• Stated exercise: Copy these lines word for word, starting at the line that contains "Taking a look" and ending at the last line below.

• Input:
────────────────
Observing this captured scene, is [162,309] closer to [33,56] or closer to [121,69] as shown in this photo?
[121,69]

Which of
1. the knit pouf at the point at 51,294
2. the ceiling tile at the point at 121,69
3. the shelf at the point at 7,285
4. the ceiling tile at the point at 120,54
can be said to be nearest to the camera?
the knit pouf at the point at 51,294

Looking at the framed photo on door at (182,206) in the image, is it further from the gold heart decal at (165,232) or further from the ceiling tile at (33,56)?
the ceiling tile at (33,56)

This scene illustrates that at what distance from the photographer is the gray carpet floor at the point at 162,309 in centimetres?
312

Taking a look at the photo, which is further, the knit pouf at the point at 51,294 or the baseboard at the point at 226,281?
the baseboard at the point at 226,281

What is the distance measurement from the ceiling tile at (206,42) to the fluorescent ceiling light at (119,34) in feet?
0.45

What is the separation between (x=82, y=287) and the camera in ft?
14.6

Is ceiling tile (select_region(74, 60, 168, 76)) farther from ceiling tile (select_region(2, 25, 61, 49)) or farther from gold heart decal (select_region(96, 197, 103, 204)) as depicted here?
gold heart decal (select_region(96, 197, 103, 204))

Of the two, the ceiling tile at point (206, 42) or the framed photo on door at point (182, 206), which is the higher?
────────────────
• Response to the task:
Taking a look at the photo, which is further, the knit pouf at the point at 51,294 or the baseboard at the point at 226,281?
the baseboard at the point at 226,281

What is the distance measurement from the ceiling tile at (206,42) to the fluorescent ceiling light at (119,34) in feet?
0.45

What is the separation between (x=82, y=287) and the camera in ft?
14.6

Is ceiling tile (select_region(74, 60, 168, 76)) farther from ceiling tile (select_region(2, 25, 61, 49)) or farther from gold heart decal (select_region(96, 197, 103, 204)) as depicted here?
gold heart decal (select_region(96, 197, 103, 204))

Of the two, the ceiling tile at point (206, 42) or the framed photo on door at point (182, 206), which is the higher?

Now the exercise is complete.